Derivative with respect to $\beta$ is $2X^\top X \beta$; see (81).
By hand:
Derivative with respect to $\beta$: let $A:=X^\top X$, and note $\beta^\top A \beta = \sum_i \sum_j A_{ij} \beta_i \beta_j$. The partial derivative with respect to $\beta_k$ is $2 \sum_{i \ne k} A_{ik} \beta_i + 2A_{kk}\beta_k = 2 \sum_i A_{ik} \beta_i$, so the derivative with respect to $\beta$ is $2A\beta$.
Derivative with respect to $X$: let $B=\beta\beta^\top$ and note $(X\beta)^\top (X\beta) = Tr(X BX^\top) = \sum_i x_i^\top B x_i$, where $x_i^\top$ is the $i$th row of $X$. By using the result of the previous paragraph and transposing, we see that the derivative with respect to $x_i^\top$ is $(2B x_i)^\top=2x_i^\top B$. Then the derivative with respect to $X$ is $2XB$.
If $X$ is the variable, consider $f(X,Y)=(X\beta)^t(Y\beta)$, it is bilinear, so its derivative at $df_{(X,Y)}(U,V)=(U\beta)^t(Y\beta)+(X\beta)^t(V\beta)$.
This implies that the derivative of $g(X)=f(X,X)$ is $df_X(U)=(U\beta)^t(X\beta)+(X\beta)^t(U\beta)$.

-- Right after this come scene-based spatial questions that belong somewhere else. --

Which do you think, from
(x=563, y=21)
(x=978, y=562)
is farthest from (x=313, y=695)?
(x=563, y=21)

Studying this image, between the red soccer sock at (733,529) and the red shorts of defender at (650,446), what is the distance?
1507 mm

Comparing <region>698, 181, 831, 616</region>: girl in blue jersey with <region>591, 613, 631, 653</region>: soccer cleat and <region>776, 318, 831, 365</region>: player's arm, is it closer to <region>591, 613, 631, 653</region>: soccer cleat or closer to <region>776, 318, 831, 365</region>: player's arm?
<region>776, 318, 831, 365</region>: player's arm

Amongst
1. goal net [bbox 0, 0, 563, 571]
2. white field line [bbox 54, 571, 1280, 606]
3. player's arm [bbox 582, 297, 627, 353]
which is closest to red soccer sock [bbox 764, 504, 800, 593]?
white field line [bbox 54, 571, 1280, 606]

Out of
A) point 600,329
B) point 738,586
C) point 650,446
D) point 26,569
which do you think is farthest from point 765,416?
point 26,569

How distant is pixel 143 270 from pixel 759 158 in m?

Assuming that the context is Linear regression / Least squares.
Note that $(X\beta)'(X\beta) = \beta' X'X\beta$, denote $A=X'X$, hence you have a quadratic form $$ f(\beta) = \beta ' A \beta, $$ so, the gradient w.r.t $\beta$ is $$ \nabla f(\beta)=2A\beta . $$ You can derive the formula by writing $f(\beta) = \sum_{i=1}^p \sum _{j=1}^pa_{ij}\beta_i\beta_j = \sum_{i=1}^pa_{ii}\beta_i^2+2\sum_{i>j}^pa_{ij}\beta_i\beta_j$ and take derivative w.r.t each of the entries of $\beta$.